Wednesday, March 19, 2025

No Ordinary Joe

I offer a variation of this every year on this date. So if you've read it before, you are either a glutton for punishment by making a repeat visit to this space or are REALLY unlucky at reincarnation. 

Today is Saint Joseph's Day, the feast of the husband of Mary (Mother of God) and (sort of) Jesus's stepdad. I always imagine a dinner-table exchange between the Son of Man (as a child) and Joseph where he says, "Then go ahead and ask your 'real dad' for a new bike. Let's see what happens." And then The Curia or the Legion of Decency show up at my house and slap the cuffs on.

As a grade-school child, I missed the subtlety that went into the talk-around as the Sisters of Charity explained 'the Annunciation', and when I got older, and it smacked me right between the eyes, I admired even more the cool, collected response Joseph seemed to have had to all of that. 

Today, Saint Joseph's Day, is when the swallows come back to Capistrano
I love the story as much now in my seventies as I did hearing it as a child. I find it reassuring, and while my belief in a Divine Being fluctuates wildly, I hope (in a faint-hearted, wimpy sort of way) that Paley is right about the Great Watchmaker.

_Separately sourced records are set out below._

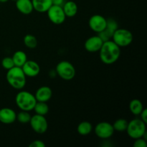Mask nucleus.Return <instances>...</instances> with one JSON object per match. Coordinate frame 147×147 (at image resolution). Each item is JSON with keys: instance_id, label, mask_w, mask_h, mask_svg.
Returning <instances> with one entry per match:
<instances>
[{"instance_id": "1", "label": "nucleus", "mask_w": 147, "mask_h": 147, "mask_svg": "<svg viewBox=\"0 0 147 147\" xmlns=\"http://www.w3.org/2000/svg\"><path fill=\"white\" fill-rule=\"evenodd\" d=\"M100 59L106 65H111L116 63L121 55V47L112 40L103 42L100 50Z\"/></svg>"}, {"instance_id": "11", "label": "nucleus", "mask_w": 147, "mask_h": 147, "mask_svg": "<svg viewBox=\"0 0 147 147\" xmlns=\"http://www.w3.org/2000/svg\"><path fill=\"white\" fill-rule=\"evenodd\" d=\"M119 28V24L113 18L107 19V24L106 27L103 31L98 33V35L102 39L103 42L107 41L111 39L113 33Z\"/></svg>"}, {"instance_id": "3", "label": "nucleus", "mask_w": 147, "mask_h": 147, "mask_svg": "<svg viewBox=\"0 0 147 147\" xmlns=\"http://www.w3.org/2000/svg\"><path fill=\"white\" fill-rule=\"evenodd\" d=\"M15 103L21 111H31L37 103L34 95L27 90H20L15 96Z\"/></svg>"}, {"instance_id": "18", "label": "nucleus", "mask_w": 147, "mask_h": 147, "mask_svg": "<svg viewBox=\"0 0 147 147\" xmlns=\"http://www.w3.org/2000/svg\"><path fill=\"white\" fill-rule=\"evenodd\" d=\"M63 9L64 11L66 17H73L77 14L78 7L77 4L73 1H65L63 5Z\"/></svg>"}, {"instance_id": "30", "label": "nucleus", "mask_w": 147, "mask_h": 147, "mask_svg": "<svg viewBox=\"0 0 147 147\" xmlns=\"http://www.w3.org/2000/svg\"><path fill=\"white\" fill-rule=\"evenodd\" d=\"M53 5H57V6H61L63 7V4L65 3V0H52Z\"/></svg>"}, {"instance_id": "15", "label": "nucleus", "mask_w": 147, "mask_h": 147, "mask_svg": "<svg viewBox=\"0 0 147 147\" xmlns=\"http://www.w3.org/2000/svg\"><path fill=\"white\" fill-rule=\"evenodd\" d=\"M34 96L37 101L47 103L51 99L53 96V91H52V89L48 86H42L36 90Z\"/></svg>"}, {"instance_id": "21", "label": "nucleus", "mask_w": 147, "mask_h": 147, "mask_svg": "<svg viewBox=\"0 0 147 147\" xmlns=\"http://www.w3.org/2000/svg\"><path fill=\"white\" fill-rule=\"evenodd\" d=\"M93 128L91 123L88 121H82L77 127V131L81 136H87L90 134Z\"/></svg>"}, {"instance_id": "27", "label": "nucleus", "mask_w": 147, "mask_h": 147, "mask_svg": "<svg viewBox=\"0 0 147 147\" xmlns=\"http://www.w3.org/2000/svg\"><path fill=\"white\" fill-rule=\"evenodd\" d=\"M135 142H134V147H146L147 143L146 140L144 138H139V139H134Z\"/></svg>"}, {"instance_id": "14", "label": "nucleus", "mask_w": 147, "mask_h": 147, "mask_svg": "<svg viewBox=\"0 0 147 147\" xmlns=\"http://www.w3.org/2000/svg\"><path fill=\"white\" fill-rule=\"evenodd\" d=\"M17 120V113L9 108L0 109V122L4 124H11Z\"/></svg>"}, {"instance_id": "22", "label": "nucleus", "mask_w": 147, "mask_h": 147, "mask_svg": "<svg viewBox=\"0 0 147 147\" xmlns=\"http://www.w3.org/2000/svg\"><path fill=\"white\" fill-rule=\"evenodd\" d=\"M33 110L35 112V114L45 116L49 112V106L45 102L37 101Z\"/></svg>"}, {"instance_id": "28", "label": "nucleus", "mask_w": 147, "mask_h": 147, "mask_svg": "<svg viewBox=\"0 0 147 147\" xmlns=\"http://www.w3.org/2000/svg\"><path fill=\"white\" fill-rule=\"evenodd\" d=\"M30 147H45V144L41 140H34L31 142L30 144Z\"/></svg>"}, {"instance_id": "17", "label": "nucleus", "mask_w": 147, "mask_h": 147, "mask_svg": "<svg viewBox=\"0 0 147 147\" xmlns=\"http://www.w3.org/2000/svg\"><path fill=\"white\" fill-rule=\"evenodd\" d=\"M32 3L34 10L40 13L47 12L53 5L52 0H32Z\"/></svg>"}, {"instance_id": "7", "label": "nucleus", "mask_w": 147, "mask_h": 147, "mask_svg": "<svg viewBox=\"0 0 147 147\" xmlns=\"http://www.w3.org/2000/svg\"><path fill=\"white\" fill-rule=\"evenodd\" d=\"M50 21L55 24H61L65 21L66 16L61 6L52 5L47 11Z\"/></svg>"}, {"instance_id": "23", "label": "nucleus", "mask_w": 147, "mask_h": 147, "mask_svg": "<svg viewBox=\"0 0 147 147\" xmlns=\"http://www.w3.org/2000/svg\"><path fill=\"white\" fill-rule=\"evenodd\" d=\"M113 127L115 131L123 132L126 131L128 126V121L124 119H119L115 121Z\"/></svg>"}, {"instance_id": "32", "label": "nucleus", "mask_w": 147, "mask_h": 147, "mask_svg": "<svg viewBox=\"0 0 147 147\" xmlns=\"http://www.w3.org/2000/svg\"><path fill=\"white\" fill-rule=\"evenodd\" d=\"M11 1H16V0H11Z\"/></svg>"}, {"instance_id": "10", "label": "nucleus", "mask_w": 147, "mask_h": 147, "mask_svg": "<svg viewBox=\"0 0 147 147\" xmlns=\"http://www.w3.org/2000/svg\"><path fill=\"white\" fill-rule=\"evenodd\" d=\"M107 19L100 14H94L89 19L88 25L95 32L99 33L103 31L106 27Z\"/></svg>"}, {"instance_id": "9", "label": "nucleus", "mask_w": 147, "mask_h": 147, "mask_svg": "<svg viewBox=\"0 0 147 147\" xmlns=\"http://www.w3.org/2000/svg\"><path fill=\"white\" fill-rule=\"evenodd\" d=\"M94 132L98 137L106 140L113 136L115 131L111 123L109 122L102 121L96 124Z\"/></svg>"}, {"instance_id": "20", "label": "nucleus", "mask_w": 147, "mask_h": 147, "mask_svg": "<svg viewBox=\"0 0 147 147\" xmlns=\"http://www.w3.org/2000/svg\"><path fill=\"white\" fill-rule=\"evenodd\" d=\"M144 109L143 103L139 99H133L129 103V110L131 112L132 114L135 116H139L143 109Z\"/></svg>"}, {"instance_id": "8", "label": "nucleus", "mask_w": 147, "mask_h": 147, "mask_svg": "<svg viewBox=\"0 0 147 147\" xmlns=\"http://www.w3.org/2000/svg\"><path fill=\"white\" fill-rule=\"evenodd\" d=\"M30 124L32 130L37 134H44L48 129V123L45 116L35 114L31 116Z\"/></svg>"}, {"instance_id": "12", "label": "nucleus", "mask_w": 147, "mask_h": 147, "mask_svg": "<svg viewBox=\"0 0 147 147\" xmlns=\"http://www.w3.org/2000/svg\"><path fill=\"white\" fill-rule=\"evenodd\" d=\"M22 69L27 77H36L40 73V65L34 60H27L26 63L22 65Z\"/></svg>"}, {"instance_id": "24", "label": "nucleus", "mask_w": 147, "mask_h": 147, "mask_svg": "<svg viewBox=\"0 0 147 147\" xmlns=\"http://www.w3.org/2000/svg\"><path fill=\"white\" fill-rule=\"evenodd\" d=\"M24 44L27 48L34 49L37 46V40L32 34H27L24 37Z\"/></svg>"}, {"instance_id": "31", "label": "nucleus", "mask_w": 147, "mask_h": 147, "mask_svg": "<svg viewBox=\"0 0 147 147\" xmlns=\"http://www.w3.org/2000/svg\"><path fill=\"white\" fill-rule=\"evenodd\" d=\"M9 0H0V2L1 3H5V2H7Z\"/></svg>"}, {"instance_id": "25", "label": "nucleus", "mask_w": 147, "mask_h": 147, "mask_svg": "<svg viewBox=\"0 0 147 147\" xmlns=\"http://www.w3.org/2000/svg\"><path fill=\"white\" fill-rule=\"evenodd\" d=\"M31 115L29 111H21L17 114V120L21 123H30Z\"/></svg>"}, {"instance_id": "13", "label": "nucleus", "mask_w": 147, "mask_h": 147, "mask_svg": "<svg viewBox=\"0 0 147 147\" xmlns=\"http://www.w3.org/2000/svg\"><path fill=\"white\" fill-rule=\"evenodd\" d=\"M103 41L98 35L88 37L84 44L85 49L89 53H96L100 50Z\"/></svg>"}, {"instance_id": "19", "label": "nucleus", "mask_w": 147, "mask_h": 147, "mask_svg": "<svg viewBox=\"0 0 147 147\" xmlns=\"http://www.w3.org/2000/svg\"><path fill=\"white\" fill-rule=\"evenodd\" d=\"M13 62H14V66L17 67H22L23 65L26 63L27 60V56L24 52L21 51V50H18L16 51L15 53L13 54L12 57Z\"/></svg>"}, {"instance_id": "4", "label": "nucleus", "mask_w": 147, "mask_h": 147, "mask_svg": "<svg viewBox=\"0 0 147 147\" xmlns=\"http://www.w3.org/2000/svg\"><path fill=\"white\" fill-rule=\"evenodd\" d=\"M126 133L128 136L133 139L143 137L146 132V123L141 119H134L128 122Z\"/></svg>"}, {"instance_id": "6", "label": "nucleus", "mask_w": 147, "mask_h": 147, "mask_svg": "<svg viewBox=\"0 0 147 147\" xmlns=\"http://www.w3.org/2000/svg\"><path fill=\"white\" fill-rule=\"evenodd\" d=\"M56 74L65 80H71L76 76V68L69 61L63 60L57 63L55 67Z\"/></svg>"}, {"instance_id": "26", "label": "nucleus", "mask_w": 147, "mask_h": 147, "mask_svg": "<svg viewBox=\"0 0 147 147\" xmlns=\"http://www.w3.org/2000/svg\"><path fill=\"white\" fill-rule=\"evenodd\" d=\"M1 65L6 70H9V69L12 68L13 67H14V62H13L12 57H6L2 59L1 60Z\"/></svg>"}, {"instance_id": "29", "label": "nucleus", "mask_w": 147, "mask_h": 147, "mask_svg": "<svg viewBox=\"0 0 147 147\" xmlns=\"http://www.w3.org/2000/svg\"><path fill=\"white\" fill-rule=\"evenodd\" d=\"M140 119L143 121L144 123H147V110L146 109H144L142 113H140Z\"/></svg>"}, {"instance_id": "5", "label": "nucleus", "mask_w": 147, "mask_h": 147, "mask_svg": "<svg viewBox=\"0 0 147 147\" xmlns=\"http://www.w3.org/2000/svg\"><path fill=\"white\" fill-rule=\"evenodd\" d=\"M111 39L119 47H124L131 44L134 40V36L131 32L129 30L119 27L114 32Z\"/></svg>"}, {"instance_id": "2", "label": "nucleus", "mask_w": 147, "mask_h": 147, "mask_svg": "<svg viewBox=\"0 0 147 147\" xmlns=\"http://www.w3.org/2000/svg\"><path fill=\"white\" fill-rule=\"evenodd\" d=\"M6 79L9 85L17 90H22L27 83V76L22 67L17 66L7 70Z\"/></svg>"}, {"instance_id": "16", "label": "nucleus", "mask_w": 147, "mask_h": 147, "mask_svg": "<svg viewBox=\"0 0 147 147\" xmlns=\"http://www.w3.org/2000/svg\"><path fill=\"white\" fill-rule=\"evenodd\" d=\"M15 5L17 10L23 14H30L34 11L32 0H16Z\"/></svg>"}]
</instances>
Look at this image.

I have known two very dear people who shared Saint Joseph's Day as their birthday. They are both from long ago, at the time when I knew everything (and everything better) when I worked for American Forces (Europe) Network and Bob was my first (and very best) boss in Radio Command Information (together with Sara, Marge, Norm and Brian) while Gisela was the record librarian of the most amazing (and amazingly organized) collection of vinyl in the world.

Bob was married to 'local color' as I was to be as well (GIs who married citizens from the country in which they were stationed; usually guys marrying women but NOT always). He and his wife, Erika, had no children but loved as if she were one, a stray dog they took in and kept all its life, Sandy. 

Erika and Sandy passed away pretty close to one another, leaving a hole in Bob's heart that never healed, filled with a pain of which he never spoke. Bob himself passed some years ago, and I see him at this very moment in my mind's eye in a beaten beige long coat with a beret he wore in every kind of weather.

Gisela was my translator when the letter of permission from the Standesamt of Offenbach am Main (where Sigrid and I hoped to marry) arrived, and I raced frantically from office to office in the building trying to find someone to be my eyes (I was illiterate auf Deutsch and vowed to never be that guy again). 

Gisela put her glasses on near the edge of her nose and would read a line and then look over the tops to give me the English translation. I still recall the shine in her eyes and her warm smile as she reached the conclusion granting us permission, and she clasped both of my shoulders and hugged me in congratulations.

I remember both of them today, maybe more so than Saint Joseph, perhaps because I don't know how many others remember them, and I'm sad when I think about what happens to you when the last person on earth to know you dies. 

So, today, I tell a little of the story of their lives, as I knew them, to remind me to celebrate their lives and hope the day comes when we can laugh together about all of that and so much more.

Happy Birthday, Bob und Alles Gute zum Geburtstag, Gisela.